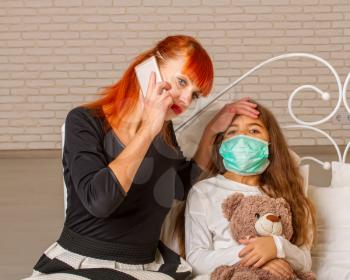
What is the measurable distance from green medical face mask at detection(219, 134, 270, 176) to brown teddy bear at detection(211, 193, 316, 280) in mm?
111

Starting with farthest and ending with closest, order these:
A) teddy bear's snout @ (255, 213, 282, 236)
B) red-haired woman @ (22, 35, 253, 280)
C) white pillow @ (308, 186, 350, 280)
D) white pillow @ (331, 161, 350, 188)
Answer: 1. white pillow @ (331, 161, 350, 188)
2. white pillow @ (308, 186, 350, 280)
3. teddy bear's snout @ (255, 213, 282, 236)
4. red-haired woman @ (22, 35, 253, 280)

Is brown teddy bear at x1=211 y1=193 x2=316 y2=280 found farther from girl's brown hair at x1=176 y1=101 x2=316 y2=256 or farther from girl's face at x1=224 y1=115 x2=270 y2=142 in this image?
girl's face at x1=224 y1=115 x2=270 y2=142

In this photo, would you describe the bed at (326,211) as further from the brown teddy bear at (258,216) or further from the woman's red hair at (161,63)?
the woman's red hair at (161,63)

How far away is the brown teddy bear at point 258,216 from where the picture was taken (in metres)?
1.75

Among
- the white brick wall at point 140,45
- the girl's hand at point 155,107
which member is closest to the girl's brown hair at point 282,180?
the girl's hand at point 155,107

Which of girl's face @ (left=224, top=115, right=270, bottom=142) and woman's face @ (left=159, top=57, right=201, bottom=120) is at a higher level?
woman's face @ (left=159, top=57, right=201, bottom=120)

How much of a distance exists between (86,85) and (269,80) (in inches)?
63.7

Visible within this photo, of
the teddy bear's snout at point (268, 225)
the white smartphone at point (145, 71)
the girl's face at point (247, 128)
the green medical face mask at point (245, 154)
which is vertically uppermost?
the white smartphone at point (145, 71)

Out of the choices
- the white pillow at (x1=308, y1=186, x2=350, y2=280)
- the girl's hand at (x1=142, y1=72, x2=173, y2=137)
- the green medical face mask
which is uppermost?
the girl's hand at (x1=142, y1=72, x2=173, y2=137)

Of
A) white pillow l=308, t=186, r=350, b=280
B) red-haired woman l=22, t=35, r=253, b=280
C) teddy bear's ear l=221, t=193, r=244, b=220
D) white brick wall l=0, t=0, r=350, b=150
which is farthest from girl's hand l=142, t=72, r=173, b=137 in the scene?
white brick wall l=0, t=0, r=350, b=150

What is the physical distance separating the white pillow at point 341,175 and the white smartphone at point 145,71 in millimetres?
873

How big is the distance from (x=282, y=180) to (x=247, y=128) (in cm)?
19

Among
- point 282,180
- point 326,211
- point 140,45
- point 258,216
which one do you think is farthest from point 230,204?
point 140,45

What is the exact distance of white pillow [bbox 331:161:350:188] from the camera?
2.21 m
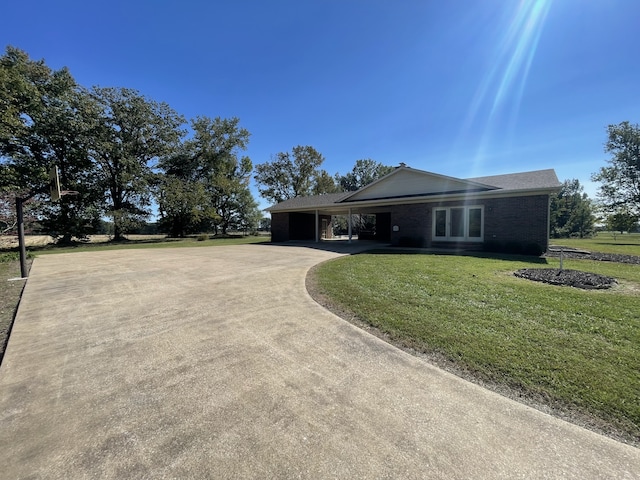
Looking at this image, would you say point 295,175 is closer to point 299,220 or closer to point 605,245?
point 299,220

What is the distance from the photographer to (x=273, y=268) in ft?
28.9

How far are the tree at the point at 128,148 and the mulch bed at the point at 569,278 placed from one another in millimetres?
30262

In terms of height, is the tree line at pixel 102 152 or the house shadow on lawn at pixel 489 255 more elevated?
the tree line at pixel 102 152

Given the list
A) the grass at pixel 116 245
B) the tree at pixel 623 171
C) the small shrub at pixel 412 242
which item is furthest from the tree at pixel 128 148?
the tree at pixel 623 171

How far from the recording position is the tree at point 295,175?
4275 cm

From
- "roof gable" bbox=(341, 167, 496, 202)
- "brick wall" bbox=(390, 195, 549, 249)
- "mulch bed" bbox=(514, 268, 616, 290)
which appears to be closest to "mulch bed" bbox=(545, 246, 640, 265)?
"brick wall" bbox=(390, 195, 549, 249)

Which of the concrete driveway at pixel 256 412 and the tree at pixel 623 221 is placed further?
the tree at pixel 623 221

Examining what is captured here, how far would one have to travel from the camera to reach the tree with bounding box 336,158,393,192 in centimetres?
5152

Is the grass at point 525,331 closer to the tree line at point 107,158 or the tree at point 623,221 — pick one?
the tree line at point 107,158

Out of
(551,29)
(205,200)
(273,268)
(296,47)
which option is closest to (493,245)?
(551,29)

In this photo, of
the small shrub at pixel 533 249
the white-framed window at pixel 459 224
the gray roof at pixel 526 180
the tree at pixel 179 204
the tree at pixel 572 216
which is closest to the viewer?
the small shrub at pixel 533 249

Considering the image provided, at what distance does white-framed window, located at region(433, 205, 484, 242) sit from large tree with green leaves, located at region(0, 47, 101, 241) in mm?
24836

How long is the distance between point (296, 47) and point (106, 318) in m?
12.1

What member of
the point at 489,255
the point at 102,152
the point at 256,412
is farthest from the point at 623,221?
the point at 102,152
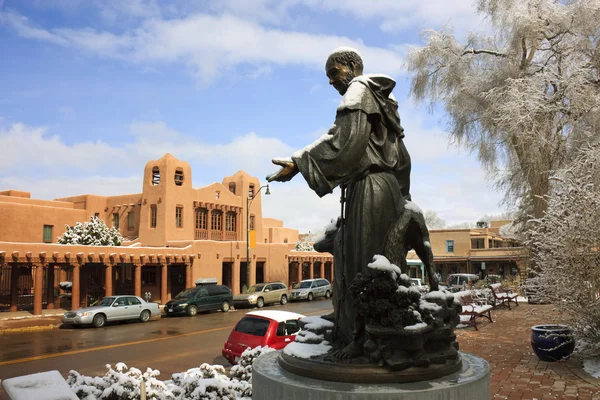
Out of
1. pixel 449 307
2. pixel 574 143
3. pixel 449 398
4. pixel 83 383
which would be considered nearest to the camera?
pixel 449 398

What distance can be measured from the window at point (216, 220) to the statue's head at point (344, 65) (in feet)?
117

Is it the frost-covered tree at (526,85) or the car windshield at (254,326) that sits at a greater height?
the frost-covered tree at (526,85)

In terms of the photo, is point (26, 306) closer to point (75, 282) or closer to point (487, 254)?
point (75, 282)

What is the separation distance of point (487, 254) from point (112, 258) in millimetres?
40094

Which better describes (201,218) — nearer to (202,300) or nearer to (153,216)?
(153,216)

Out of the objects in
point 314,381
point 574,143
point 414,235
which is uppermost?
point 574,143

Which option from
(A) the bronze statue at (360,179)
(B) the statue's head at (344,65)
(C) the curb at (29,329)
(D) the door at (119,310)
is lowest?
(C) the curb at (29,329)

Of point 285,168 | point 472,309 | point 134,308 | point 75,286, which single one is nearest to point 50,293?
point 75,286

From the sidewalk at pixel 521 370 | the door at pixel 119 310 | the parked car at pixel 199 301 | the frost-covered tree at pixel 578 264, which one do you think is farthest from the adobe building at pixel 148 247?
the frost-covered tree at pixel 578 264

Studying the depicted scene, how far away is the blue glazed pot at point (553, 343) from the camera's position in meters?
10.1

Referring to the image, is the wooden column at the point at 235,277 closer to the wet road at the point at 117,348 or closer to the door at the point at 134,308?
the door at the point at 134,308

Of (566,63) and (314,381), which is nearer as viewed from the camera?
(314,381)

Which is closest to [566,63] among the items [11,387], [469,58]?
[469,58]

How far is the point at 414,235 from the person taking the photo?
4.23m
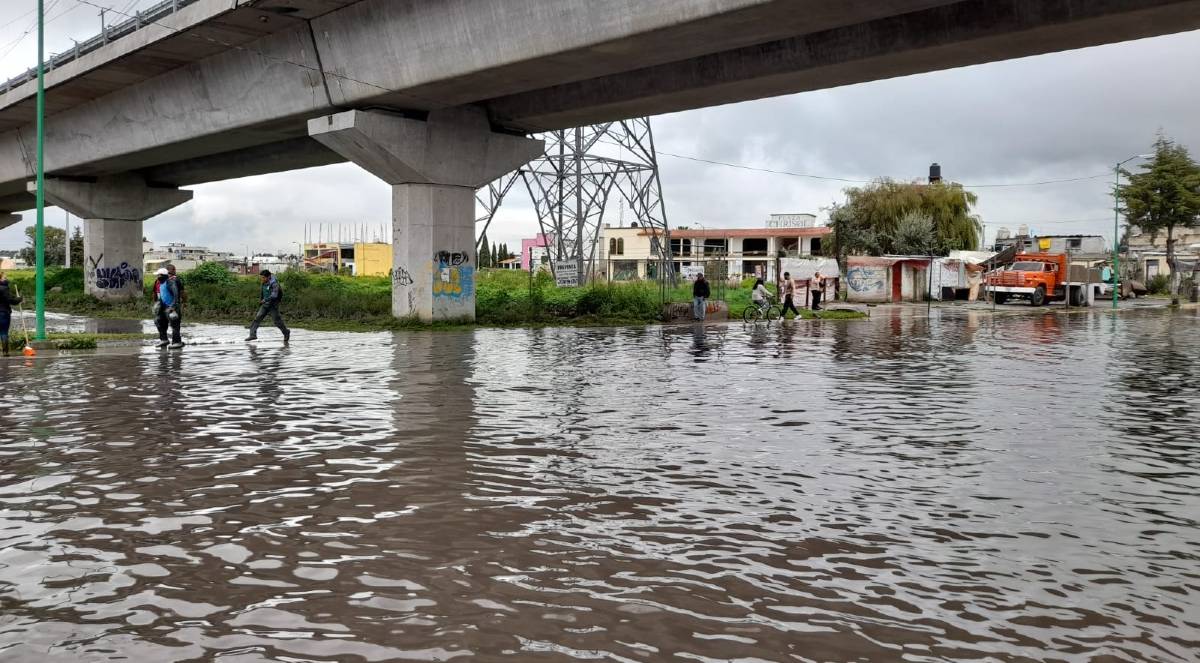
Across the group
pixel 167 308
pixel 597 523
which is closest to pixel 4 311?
pixel 167 308

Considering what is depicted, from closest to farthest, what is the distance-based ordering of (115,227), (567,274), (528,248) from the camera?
1. (567,274)
2. (115,227)
3. (528,248)

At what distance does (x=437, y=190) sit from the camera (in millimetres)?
30156

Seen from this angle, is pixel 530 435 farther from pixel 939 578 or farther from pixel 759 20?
pixel 759 20

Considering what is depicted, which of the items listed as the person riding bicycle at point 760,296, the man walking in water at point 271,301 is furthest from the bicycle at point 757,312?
the man walking in water at point 271,301

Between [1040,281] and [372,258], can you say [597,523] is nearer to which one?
[1040,281]

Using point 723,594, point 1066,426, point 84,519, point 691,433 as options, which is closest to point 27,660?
point 84,519

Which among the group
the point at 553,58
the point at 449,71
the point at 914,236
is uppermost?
the point at 449,71

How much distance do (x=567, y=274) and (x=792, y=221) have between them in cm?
6988

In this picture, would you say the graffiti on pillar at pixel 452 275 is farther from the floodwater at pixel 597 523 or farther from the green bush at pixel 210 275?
the green bush at pixel 210 275

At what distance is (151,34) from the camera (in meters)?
27.8

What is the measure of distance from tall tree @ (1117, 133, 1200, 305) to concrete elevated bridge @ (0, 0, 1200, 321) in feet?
190

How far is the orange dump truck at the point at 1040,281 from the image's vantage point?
53.4 metres

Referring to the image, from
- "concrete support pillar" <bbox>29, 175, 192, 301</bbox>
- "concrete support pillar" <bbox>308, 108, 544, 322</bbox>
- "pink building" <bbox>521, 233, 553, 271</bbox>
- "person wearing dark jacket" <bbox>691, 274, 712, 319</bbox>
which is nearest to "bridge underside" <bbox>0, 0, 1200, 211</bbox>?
"concrete support pillar" <bbox>308, 108, 544, 322</bbox>

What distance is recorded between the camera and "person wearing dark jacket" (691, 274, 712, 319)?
34156mm
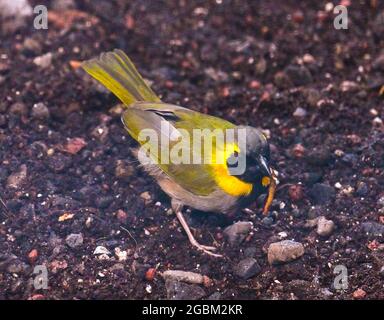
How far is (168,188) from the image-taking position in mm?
4672

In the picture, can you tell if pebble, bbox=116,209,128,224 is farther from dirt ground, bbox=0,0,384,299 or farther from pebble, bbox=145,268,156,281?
pebble, bbox=145,268,156,281

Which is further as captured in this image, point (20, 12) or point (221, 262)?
point (20, 12)

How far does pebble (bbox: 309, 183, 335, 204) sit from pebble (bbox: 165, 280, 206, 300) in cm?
119

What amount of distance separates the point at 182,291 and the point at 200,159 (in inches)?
38.6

-------------------------

▸ **SET EXERCISE**:
Leave out every picture and write out exactly the lines running from the line containing "Between [1040,281] and" to the end of the listing above.

▸ **OUTPUT OF THE EXERCISE**:
Between [1040,281] and [372,258], can you say [597,523] is nearer to which one?
[1040,281]

Using point 723,594, point 1066,426, point 84,519, point 691,433 as options, which is closest to point 27,660?
point 84,519

Which among the group
the point at 553,58
the point at 449,71
the point at 914,236
is uppermost?
the point at 449,71

How much distance do (x=567, y=274) and (x=792, y=221) have between them in cm?
6988

In this picture, would you say the graffiti on pillar at pixel 452 275 is farther from the floodwater at pixel 597 523 or farther from the green bush at pixel 210 275?
the green bush at pixel 210 275

At what distance is (151,34) from the camera (in meters)?
27.8

What is the measure of distance from tall tree @ (1117, 133, 1200, 305) to concrete elevated bridge @ (0, 0, 1200, 321) in feet?
190

How far is the orange dump truck at the point at 1040,281 from the image's vantage point?
53.4 metres

Referring to the image, from
- "concrete support pillar" <bbox>29, 175, 192, 301</bbox>
- "concrete support pillar" <bbox>308, 108, 544, 322</bbox>
- "pink building" <bbox>521, 233, 553, 271</bbox>
- "person wearing dark jacket" <bbox>691, 274, 712, 319</bbox>
which is nearest to "bridge underside" <bbox>0, 0, 1200, 211</bbox>?
"concrete support pillar" <bbox>308, 108, 544, 322</bbox>

What distance is recorded between the camera and "person wearing dark jacket" (691, 274, 712, 319)?
34156mm
How far is (168,188) from the image-taking position in mm?
4672

In the picture, can you tell if pebble, bbox=116,209,128,224 is farther from dirt ground, bbox=0,0,384,299 or farther from pebble, bbox=145,268,156,281?
pebble, bbox=145,268,156,281

Which is further as captured in this image, point (20, 12) or point (221, 262)?
point (20, 12)

How far does pebble (bbox: 309, 183, 335, 204) sit from pebble (bbox: 165, 280, 206, 300) in cm?
119

What amount of distance separates the point at 182,291 and the point at 200,159 (in inches)?
38.6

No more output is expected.